• [PROBLEM REQUIREMENTS]
Look below for the line containing "Tanzania, site N06, 2015-10-04"; from there, print each line exactly up to and including the line containing "common name: blue wildebeest", and stop.

Dataset entries
----------------

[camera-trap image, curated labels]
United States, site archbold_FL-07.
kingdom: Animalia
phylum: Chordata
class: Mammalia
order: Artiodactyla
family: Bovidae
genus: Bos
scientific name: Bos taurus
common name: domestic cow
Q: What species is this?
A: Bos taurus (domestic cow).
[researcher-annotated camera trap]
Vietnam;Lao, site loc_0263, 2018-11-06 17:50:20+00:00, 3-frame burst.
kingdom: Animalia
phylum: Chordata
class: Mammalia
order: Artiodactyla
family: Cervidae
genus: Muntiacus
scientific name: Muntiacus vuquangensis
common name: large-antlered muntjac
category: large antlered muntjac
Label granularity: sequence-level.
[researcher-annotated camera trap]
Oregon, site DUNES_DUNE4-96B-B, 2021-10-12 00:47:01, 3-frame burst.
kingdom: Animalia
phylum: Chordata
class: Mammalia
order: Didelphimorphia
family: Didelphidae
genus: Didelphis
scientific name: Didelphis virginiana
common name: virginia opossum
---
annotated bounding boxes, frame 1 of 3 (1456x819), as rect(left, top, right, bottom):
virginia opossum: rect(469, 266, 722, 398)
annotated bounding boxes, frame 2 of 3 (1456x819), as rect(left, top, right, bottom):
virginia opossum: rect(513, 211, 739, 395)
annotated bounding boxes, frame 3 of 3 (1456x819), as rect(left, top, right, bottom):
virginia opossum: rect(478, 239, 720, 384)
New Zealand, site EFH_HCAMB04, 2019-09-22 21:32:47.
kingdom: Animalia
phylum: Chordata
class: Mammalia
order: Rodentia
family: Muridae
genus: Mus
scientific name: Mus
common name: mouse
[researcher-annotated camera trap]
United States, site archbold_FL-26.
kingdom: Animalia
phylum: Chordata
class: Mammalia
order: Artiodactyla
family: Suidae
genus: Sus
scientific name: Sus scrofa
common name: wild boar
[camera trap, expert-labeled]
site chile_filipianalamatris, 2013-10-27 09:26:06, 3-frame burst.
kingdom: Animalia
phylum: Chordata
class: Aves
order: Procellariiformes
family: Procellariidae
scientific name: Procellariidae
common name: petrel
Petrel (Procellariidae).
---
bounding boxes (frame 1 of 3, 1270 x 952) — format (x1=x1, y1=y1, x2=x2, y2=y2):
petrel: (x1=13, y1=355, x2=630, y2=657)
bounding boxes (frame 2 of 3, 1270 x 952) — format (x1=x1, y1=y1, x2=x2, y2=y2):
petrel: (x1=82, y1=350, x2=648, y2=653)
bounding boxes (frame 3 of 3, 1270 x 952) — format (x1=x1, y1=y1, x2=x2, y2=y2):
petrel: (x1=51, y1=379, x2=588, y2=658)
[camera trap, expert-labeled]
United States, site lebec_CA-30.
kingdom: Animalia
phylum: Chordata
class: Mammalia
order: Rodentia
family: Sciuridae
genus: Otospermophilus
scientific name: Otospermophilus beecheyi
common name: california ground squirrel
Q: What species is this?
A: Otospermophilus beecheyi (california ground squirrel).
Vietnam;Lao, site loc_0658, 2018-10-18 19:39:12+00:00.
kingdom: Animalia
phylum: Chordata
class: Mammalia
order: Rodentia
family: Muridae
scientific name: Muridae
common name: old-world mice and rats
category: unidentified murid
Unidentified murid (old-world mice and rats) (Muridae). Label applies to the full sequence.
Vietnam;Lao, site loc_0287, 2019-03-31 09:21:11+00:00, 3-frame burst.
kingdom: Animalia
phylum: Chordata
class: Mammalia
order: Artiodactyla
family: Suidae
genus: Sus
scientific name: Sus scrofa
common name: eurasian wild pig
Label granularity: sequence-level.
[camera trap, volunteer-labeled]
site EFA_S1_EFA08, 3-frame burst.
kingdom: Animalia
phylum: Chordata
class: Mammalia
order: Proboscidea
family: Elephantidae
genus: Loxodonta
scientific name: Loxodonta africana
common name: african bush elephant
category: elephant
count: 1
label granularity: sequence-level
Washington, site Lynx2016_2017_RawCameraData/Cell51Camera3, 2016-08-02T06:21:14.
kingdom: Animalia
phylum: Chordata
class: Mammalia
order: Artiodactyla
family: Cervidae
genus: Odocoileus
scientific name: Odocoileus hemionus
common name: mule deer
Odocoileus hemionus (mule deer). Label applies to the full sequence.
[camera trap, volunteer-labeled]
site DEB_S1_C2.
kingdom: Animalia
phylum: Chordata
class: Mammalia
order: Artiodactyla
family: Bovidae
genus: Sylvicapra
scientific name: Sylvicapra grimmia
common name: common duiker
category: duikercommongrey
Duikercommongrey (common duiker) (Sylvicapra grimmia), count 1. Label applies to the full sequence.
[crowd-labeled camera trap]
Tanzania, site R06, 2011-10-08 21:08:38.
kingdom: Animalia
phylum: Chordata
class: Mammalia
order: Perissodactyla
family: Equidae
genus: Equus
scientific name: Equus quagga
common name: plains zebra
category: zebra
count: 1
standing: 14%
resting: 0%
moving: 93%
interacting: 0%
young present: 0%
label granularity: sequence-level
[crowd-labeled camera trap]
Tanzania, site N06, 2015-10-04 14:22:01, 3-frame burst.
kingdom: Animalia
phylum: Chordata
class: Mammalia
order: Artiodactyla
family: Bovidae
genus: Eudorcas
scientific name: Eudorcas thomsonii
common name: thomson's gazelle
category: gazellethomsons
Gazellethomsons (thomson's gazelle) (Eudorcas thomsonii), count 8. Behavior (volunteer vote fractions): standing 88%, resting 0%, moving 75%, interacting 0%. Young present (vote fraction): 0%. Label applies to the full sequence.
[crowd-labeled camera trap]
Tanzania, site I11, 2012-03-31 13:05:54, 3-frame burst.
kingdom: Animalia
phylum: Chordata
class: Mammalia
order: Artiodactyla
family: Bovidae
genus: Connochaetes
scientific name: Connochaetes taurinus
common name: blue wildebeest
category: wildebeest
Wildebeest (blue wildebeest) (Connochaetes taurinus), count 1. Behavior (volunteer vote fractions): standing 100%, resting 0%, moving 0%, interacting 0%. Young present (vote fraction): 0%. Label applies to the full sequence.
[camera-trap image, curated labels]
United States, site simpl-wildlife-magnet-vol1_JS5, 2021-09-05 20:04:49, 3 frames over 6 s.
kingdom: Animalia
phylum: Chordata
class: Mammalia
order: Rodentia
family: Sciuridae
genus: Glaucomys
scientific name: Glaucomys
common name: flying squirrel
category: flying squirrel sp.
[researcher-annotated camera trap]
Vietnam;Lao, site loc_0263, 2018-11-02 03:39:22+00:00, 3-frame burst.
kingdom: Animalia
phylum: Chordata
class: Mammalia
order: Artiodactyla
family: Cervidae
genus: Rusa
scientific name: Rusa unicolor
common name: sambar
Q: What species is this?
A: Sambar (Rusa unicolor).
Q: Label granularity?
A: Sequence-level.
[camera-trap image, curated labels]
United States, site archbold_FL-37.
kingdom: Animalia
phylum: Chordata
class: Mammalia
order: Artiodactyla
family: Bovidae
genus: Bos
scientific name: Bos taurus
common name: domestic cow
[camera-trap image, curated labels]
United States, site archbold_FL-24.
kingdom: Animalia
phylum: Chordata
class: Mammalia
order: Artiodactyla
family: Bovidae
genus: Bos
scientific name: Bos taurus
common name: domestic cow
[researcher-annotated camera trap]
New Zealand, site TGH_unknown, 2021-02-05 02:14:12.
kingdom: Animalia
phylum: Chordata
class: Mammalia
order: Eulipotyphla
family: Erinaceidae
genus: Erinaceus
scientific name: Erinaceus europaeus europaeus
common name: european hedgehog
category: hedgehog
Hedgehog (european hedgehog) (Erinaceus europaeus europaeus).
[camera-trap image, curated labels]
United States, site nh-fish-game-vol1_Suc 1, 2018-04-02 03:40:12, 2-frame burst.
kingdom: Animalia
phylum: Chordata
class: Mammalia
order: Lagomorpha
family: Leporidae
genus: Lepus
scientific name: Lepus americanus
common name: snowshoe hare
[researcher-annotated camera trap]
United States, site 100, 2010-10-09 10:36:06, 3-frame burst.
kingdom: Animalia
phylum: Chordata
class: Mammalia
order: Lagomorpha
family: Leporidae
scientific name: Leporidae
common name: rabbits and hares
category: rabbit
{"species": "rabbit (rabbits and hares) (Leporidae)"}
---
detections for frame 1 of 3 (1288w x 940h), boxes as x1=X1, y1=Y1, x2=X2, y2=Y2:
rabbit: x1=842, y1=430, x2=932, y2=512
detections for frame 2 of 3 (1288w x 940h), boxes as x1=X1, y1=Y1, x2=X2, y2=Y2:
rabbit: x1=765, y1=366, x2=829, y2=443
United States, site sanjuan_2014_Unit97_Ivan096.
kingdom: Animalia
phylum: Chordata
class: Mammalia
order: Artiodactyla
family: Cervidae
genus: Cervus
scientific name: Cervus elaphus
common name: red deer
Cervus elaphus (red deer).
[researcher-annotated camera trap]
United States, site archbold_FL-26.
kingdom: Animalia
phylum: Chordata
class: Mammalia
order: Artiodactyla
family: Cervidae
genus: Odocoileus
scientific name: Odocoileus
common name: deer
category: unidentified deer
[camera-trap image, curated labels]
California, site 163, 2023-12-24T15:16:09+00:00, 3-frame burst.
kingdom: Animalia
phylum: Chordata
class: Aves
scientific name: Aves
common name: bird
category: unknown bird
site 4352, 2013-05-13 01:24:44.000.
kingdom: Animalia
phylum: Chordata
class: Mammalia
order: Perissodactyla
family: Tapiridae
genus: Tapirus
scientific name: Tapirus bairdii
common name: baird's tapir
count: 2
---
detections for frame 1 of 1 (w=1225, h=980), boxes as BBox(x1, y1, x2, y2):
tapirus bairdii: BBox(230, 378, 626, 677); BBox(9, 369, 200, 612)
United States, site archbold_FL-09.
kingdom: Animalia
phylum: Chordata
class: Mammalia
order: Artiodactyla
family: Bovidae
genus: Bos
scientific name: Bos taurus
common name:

----------------

• [RESPONSE]
Tanzania, site N06, 2015-10-04 14:22:01, 3-frame burst.
kingdom: Animalia
phylum: Chordata
class: Mammalia
order: Artiodactyla
family: Bovidae
genus: Eudorcas
scientific name: Eudorcas thomsonii
common name: thomson's gazelle
category: gazellethomsons
Gazellethomsons (thomson's gazelle) (Eudorcas thomsonii), count 8. Behavior (volunteer vote fractions): standing 88%, resting 0%, moving 75%, interacting 0%. Young present (vote fraction): 0%. Label applies to the full sequence.
[crowd-labeled camera trap]
Tanzania, site I11, 2012-03-31 13:05:54, 3-frame burst.
kingdom: Animalia
phylum: Chordata
class: Mammalia
order: Artiodactyla
family: Bovidae
genus: Connochaetes
scientific name: Connochaetes taurinus
common name: blue wildebeest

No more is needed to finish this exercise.